MultipleAlignment-class

R Documentation

MultipleAlignment objects

Description

The MultipleAlignment class is a container for storing multiple sequence alignments.

Usage

## Constructors:
DNAMultipleAlignment(x=character(), start=NA, end=NA, width=NA,
    use.names=TRUE, rowmask=NULL, colmask=NULL)
RNAMultipleAlignment(x=character(), start=NA, end=NA, width=NA,
    use.names=TRUE, rowmask=NULL, colmask=NULL)
AAMultipleAlignment(x=character(), start=NA, end=NA, width=NA,
    use.names=TRUE, rowmask=NULL, colmask=NULL)

## Read functions:
readDNAMultipleAlignment(filepath, format)
readRNAMultipleAlignment(filepath, format)
readAAMultipleAlignment(filepath, format)

## Write funtions:
write.phylip(x, filepath)

## ... and more (see below)

Arguments

`x`	Either a character vector (with no NAs), or an XString, XStringSet or XStringViews object containing strings with the same number of characters. If writing out a Phylip file, then x would be a MultipleAlignment object
`start`, `end`, `width`	Either `NA`, a single integer, or an integer vector of the same length as `x` specifying how `x` should be "narrowed" (see `?narrow` in the IRanges package for the details).
`use.names`	`TRUE` or `FALSE`. Should names be preserved?
`filepath`	A character vector (of arbitrary length when reading, of length 1 when writing) containing the paths to the files to read or write. Note that special values like `""` or `"\|cmd"` (typically supported by other I/O functions in R) are not supported here. Also `filepath` cannot be a connection.
`format`	Either `"fasta"` (the default), `"stockholm"`, `"phylip"`, or `"clustal"`.
`rowmask`	a NormalIRanges object that will set masking for rows
`colmask`	a NormalIRanges object that will set masking for columns

Details

The MultipleAlignment class is designed to hold and represent multiple sequence alignments. The rows and columns within an alignment can be masked for ad hoc analyses.

Accessor methods

In the code snippets below, x is a MultipleAlignment object.

unmasked(x):

The underlying XStringSet object containing the multiple sequence alignment.

rownames(x):

NULL or a character vector of the same length as x containing a short user-provided description or comment for each sequence in x.
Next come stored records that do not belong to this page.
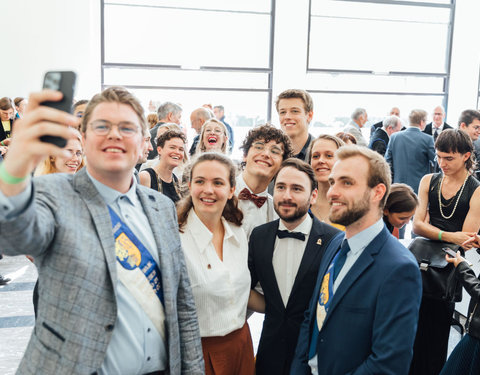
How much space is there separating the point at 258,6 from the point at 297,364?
29.4ft

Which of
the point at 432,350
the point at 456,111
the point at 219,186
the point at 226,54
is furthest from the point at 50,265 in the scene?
the point at 456,111

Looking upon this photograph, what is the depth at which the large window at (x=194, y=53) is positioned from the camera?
9.12 m

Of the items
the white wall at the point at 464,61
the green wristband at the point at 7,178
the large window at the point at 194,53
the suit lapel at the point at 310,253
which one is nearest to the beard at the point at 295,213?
the suit lapel at the point at 310,253

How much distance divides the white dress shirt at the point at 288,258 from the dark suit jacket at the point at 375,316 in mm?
359

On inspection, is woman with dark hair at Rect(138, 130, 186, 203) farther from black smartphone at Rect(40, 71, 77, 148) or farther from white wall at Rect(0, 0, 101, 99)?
white wall at Rect(0, 0, 101, 99)

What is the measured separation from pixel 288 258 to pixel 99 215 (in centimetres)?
105

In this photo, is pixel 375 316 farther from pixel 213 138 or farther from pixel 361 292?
pixel 213 138

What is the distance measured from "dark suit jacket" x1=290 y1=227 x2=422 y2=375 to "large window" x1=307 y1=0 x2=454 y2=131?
8514mm

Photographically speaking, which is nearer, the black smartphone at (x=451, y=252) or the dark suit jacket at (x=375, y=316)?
Result: the dark suit jacket at (x=375, y=316)

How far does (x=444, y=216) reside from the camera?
3.05 meters

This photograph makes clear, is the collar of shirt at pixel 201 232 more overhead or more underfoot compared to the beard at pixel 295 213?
more underfoot

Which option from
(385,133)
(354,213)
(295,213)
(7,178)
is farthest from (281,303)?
(385,133)

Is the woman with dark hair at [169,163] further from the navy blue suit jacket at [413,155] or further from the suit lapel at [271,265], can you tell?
the navy blue suit jacket at [413,155]

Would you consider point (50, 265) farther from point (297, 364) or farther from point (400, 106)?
point (400, 106)
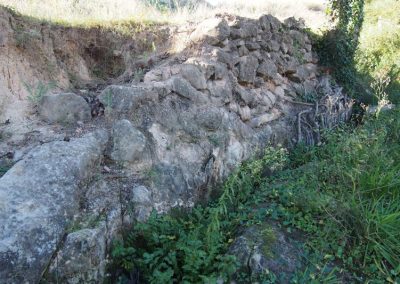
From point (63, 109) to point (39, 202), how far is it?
49.4 inches

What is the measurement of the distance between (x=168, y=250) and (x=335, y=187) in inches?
73.8

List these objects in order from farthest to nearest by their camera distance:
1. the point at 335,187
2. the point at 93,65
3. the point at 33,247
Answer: the point at 93,65 → the point at 335,187 → the point at 33,247

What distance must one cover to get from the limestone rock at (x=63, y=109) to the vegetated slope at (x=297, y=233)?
131 centimetres

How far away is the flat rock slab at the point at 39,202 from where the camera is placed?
7.04ft

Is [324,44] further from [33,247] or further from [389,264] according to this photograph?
[33,247]

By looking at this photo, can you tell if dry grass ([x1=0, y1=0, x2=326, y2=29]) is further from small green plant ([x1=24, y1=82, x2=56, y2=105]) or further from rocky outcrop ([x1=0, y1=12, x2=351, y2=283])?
small green plant ([x1=24, y1=82, x2=56, y2=105])

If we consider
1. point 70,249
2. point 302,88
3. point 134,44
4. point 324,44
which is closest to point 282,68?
point 302,88

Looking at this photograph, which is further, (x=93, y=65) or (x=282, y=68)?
(x=282, y=68)

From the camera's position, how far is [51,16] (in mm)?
4770

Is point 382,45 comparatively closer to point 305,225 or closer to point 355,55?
point 355,55

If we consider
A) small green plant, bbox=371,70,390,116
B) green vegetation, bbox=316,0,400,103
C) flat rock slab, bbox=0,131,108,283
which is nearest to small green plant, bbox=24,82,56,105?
flat rock slab, bbox=0,131,108,283

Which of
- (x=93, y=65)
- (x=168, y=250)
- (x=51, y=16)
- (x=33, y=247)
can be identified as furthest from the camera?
(x=93, y=65)

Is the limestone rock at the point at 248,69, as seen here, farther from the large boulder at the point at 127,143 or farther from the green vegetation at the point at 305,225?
the large boulder at the point at 127,143

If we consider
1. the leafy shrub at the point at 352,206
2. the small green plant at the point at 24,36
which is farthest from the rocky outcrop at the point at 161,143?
the small green plant at the point at 24,36
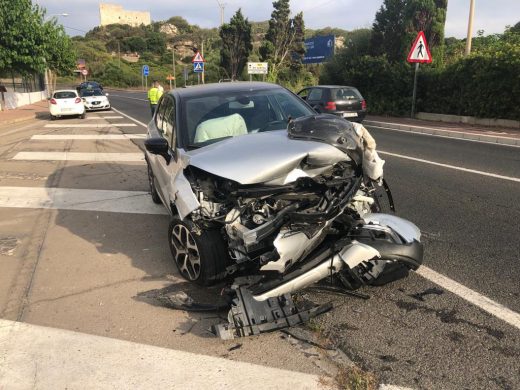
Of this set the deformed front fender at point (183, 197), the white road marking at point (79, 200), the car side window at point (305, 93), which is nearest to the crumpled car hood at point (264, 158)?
the deformed front fender at point (183, 197)

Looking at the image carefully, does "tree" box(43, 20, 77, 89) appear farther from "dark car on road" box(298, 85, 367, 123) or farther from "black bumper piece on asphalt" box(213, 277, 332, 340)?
"black bumper piece on asphalt" box(213, 277, 332, 340)

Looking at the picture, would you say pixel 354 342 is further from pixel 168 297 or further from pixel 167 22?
pixel 167 22

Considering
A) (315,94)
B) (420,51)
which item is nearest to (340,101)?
(315,94)

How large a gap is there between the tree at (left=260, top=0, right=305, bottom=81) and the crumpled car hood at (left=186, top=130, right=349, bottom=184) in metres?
39.3

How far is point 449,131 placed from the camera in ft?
47.7

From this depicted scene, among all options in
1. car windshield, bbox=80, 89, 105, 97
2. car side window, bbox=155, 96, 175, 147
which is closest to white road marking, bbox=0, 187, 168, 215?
car side window, bbox=155, 96, 175, 147

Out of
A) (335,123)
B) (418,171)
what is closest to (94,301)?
(335,123)

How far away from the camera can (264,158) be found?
136 inches

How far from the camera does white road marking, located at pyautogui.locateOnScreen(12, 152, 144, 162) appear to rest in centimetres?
1066

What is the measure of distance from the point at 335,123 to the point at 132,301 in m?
2.19

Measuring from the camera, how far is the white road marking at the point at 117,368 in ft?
9.00

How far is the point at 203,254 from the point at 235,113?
178 centimetres

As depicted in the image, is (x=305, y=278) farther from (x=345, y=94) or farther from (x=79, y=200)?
(x=345, y=94)

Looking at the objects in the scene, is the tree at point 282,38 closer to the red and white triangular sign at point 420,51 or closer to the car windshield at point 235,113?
the red and white triangular sign at point 420,51
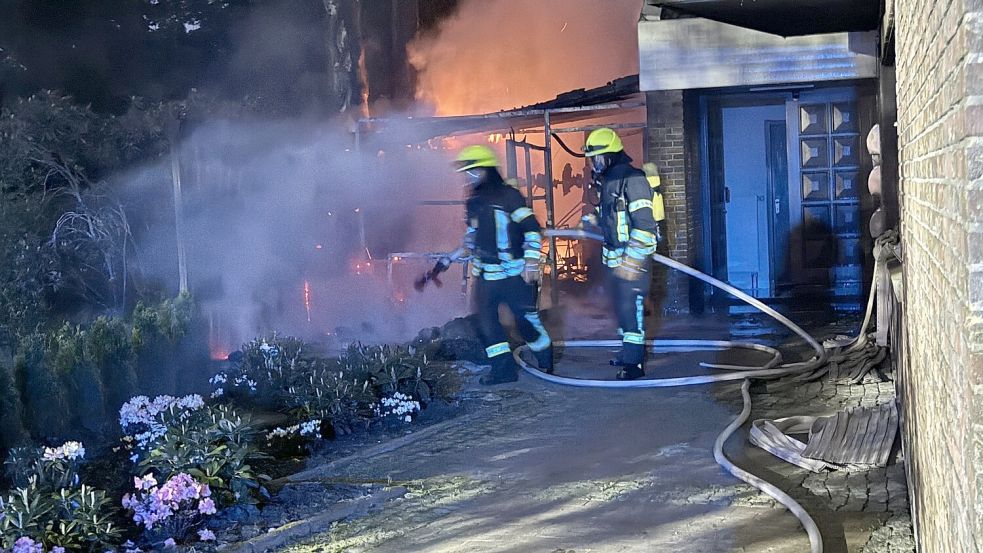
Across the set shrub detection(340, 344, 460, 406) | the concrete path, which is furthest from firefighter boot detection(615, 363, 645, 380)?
shrub detection(340, 344, 460, 406)

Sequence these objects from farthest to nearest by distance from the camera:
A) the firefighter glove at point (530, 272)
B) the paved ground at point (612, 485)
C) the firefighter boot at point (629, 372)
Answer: the firefighter glove at point (530, 272), the firefighter boot at point (629, 372), the paved ground at point (612, 485)

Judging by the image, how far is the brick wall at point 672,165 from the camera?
467 inches

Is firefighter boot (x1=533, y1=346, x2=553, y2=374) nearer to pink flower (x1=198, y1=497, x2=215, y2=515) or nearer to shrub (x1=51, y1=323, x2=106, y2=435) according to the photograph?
shrub (x1=51, y1=323, x2=106, y2=435)

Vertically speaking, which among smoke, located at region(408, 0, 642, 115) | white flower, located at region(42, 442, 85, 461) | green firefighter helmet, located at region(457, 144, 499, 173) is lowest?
white flower, located at region(42, 442, 85, 461)

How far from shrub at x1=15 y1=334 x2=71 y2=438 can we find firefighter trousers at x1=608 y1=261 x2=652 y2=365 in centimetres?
426

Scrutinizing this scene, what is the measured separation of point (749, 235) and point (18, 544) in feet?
32.7

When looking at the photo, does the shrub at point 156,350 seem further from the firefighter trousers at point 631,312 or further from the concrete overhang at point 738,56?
the concrete overhang at point 738,56

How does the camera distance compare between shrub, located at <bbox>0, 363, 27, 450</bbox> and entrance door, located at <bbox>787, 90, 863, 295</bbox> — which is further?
entrance door, located at <bbox>787, 90, 863, 295</bbox>

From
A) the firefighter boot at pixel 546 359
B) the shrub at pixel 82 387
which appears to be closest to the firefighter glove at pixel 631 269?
the firefighter boot at pixel 546 359

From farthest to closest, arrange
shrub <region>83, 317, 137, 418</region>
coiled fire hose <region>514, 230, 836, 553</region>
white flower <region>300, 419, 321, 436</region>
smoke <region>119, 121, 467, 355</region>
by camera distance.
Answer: smoke <region>119, 121, 467, 355</region>
shrub <region>83, 317, 137, 418</region>
white flower <region>300, 419, 321, 436</region>
coiled fire hose <region>514, 230, 836, 553</region>

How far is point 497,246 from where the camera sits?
27.5ft

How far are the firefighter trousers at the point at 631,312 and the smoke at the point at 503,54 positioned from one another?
707 inches

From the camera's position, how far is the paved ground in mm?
4727

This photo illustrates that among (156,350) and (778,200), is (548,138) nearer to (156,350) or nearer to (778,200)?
(778,200)
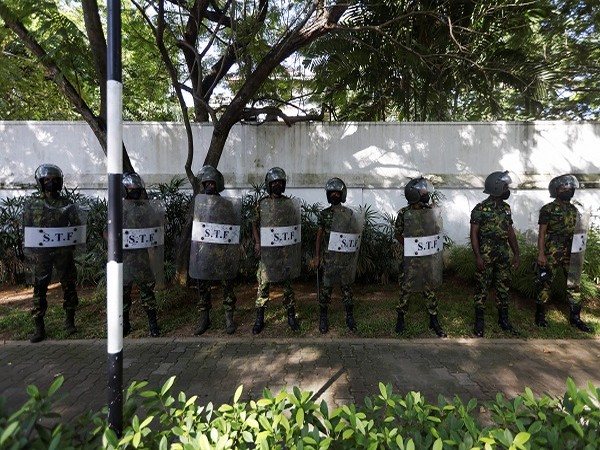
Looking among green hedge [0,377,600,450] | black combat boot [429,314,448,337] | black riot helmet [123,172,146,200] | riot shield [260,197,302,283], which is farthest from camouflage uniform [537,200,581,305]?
black riot helmet [123,172,146,200]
rowmask(x), rowmask(x, append, invert) <- value:

Gets and sets the NormalIRanges object representing the masked rows in x. The append argument takes union, replace or intersect to indicate how to combine the new value with rowmask(x). The invert argument takes a logical argument to indicate whether or not to invert the new mask. The value argument can be of any class that is coercible to a NormalIRanges via the as function.

colmask(x), colmask(x, append, invert) <- value:

Gets and sets the NormalIRanges object representing the masked columns in x. The append argument takes union, replace or intersect to indicate how to combine the new value with colmask(x). The invert argument takes a logical argument to indicate whether or not to invert the new mask. The value argument can be of any class that is coercible to a NormalIRanges via the as function.

maskMotif(x, motif, min.block.width=1, ...):

Returns a MultipleAlignment object with a modified column mask based upon motifs found in the consensus string where the consensus string keeps all the columns but drops the masked rows.

motif: The motif to mask.
min.block.width: The minimum width of the blocks to mask.
...: Additional arguments for matchPattern.

maskGaps(x, min.fraction, min.block.width):

Returns a MultipleAlignment object with a modified column mask based upon gaps in the columns. In particular, this mask is defined by min.block.width or more consecutive columns that have min.fraction or more of their non-masked rows containing gap codes.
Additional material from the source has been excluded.